Text passage:
- Occupation: Fashion designer
- Years active: 1986 – present
- Known for: Founding Mayasir

= Maheen Khan (Bangladeshi fashion designer) =

Bangladeshi businessperson

Maheen Khan is a pioneer in the design industry of Bangladesh, known for creating a market for garments featuring local traditional designs. She is the managing director and founder of Mayasir. She is also the founding chair of Fashion Design Council of Bangladesh.

== Early life and education==
Maheen Khan was born in a family associated with clothing design. Her father had a career in textiles in the 1950s and her mother worked extensively for local weavers in Bangladesh. Khan completed her Bachelor of Fine Arts (BFA) in textiles from Otis College of Art and Design. She completed her graduation in Textile from Parsons School of Design in California, USA.

Rows from a spatial reasoning dataset:

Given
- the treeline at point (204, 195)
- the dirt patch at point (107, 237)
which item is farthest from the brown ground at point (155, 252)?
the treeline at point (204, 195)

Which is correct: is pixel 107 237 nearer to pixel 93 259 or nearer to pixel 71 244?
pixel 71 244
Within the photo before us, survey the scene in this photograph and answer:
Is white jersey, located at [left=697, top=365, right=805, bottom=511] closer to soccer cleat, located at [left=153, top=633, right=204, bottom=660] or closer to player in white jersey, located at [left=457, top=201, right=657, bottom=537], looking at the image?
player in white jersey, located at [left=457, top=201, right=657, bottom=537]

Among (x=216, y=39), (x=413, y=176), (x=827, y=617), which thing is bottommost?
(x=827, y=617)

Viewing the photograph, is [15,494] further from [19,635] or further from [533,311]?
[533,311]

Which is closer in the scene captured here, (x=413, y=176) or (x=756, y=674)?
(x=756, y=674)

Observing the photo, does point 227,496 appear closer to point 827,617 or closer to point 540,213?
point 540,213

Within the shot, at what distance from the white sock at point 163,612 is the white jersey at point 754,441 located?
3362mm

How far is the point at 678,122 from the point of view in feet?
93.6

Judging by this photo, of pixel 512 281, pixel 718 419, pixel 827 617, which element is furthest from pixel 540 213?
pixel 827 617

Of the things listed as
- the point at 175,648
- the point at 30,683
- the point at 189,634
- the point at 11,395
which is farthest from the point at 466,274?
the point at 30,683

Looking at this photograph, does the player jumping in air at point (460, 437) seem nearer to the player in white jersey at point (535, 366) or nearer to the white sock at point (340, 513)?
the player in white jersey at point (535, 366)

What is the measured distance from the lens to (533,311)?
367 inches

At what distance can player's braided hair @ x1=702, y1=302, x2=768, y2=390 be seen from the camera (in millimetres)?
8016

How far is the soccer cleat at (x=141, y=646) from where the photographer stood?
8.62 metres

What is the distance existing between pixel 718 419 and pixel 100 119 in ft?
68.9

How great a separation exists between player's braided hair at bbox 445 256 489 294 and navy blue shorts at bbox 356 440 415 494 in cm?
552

Required work:
a) According to the profile of Maheen Khan, which council did she serve as founding chair?
b) Quote the profile of Maheen Khan word for word, starting at "- Occupation: Fashion" and stopping after "in California, USA.".

Answers below:
a) The Fashion Design Council of Bangladesh.

b)
- Occupation: Fashion designer
- Years active: 1986 – present
- Known for: Founding Mayasir

= Maheen Khan (Bangladeshi fashion designer) =

Bangladeshi businessperson

Maheen Khan is a pioneer in the design industry of Bangladesh, known for creating a market for garments featuring local traditional designs. She is the managing director and founder of Mayasir. She is also the founding chair of Fashion Design Council of Bangladesh.

== Early life and education==
Maheen Khan was born in a family associated with clothing design. Her father had a career in textiles in the 1950s and her mother worked extensively for local weavers in Bangladesh. Khan completed her Bachelor of Fine Arts (BFA) in textiles from Otis College of Art and Design. She completed her graduation in Textile from Parsons School of Design in California, USA.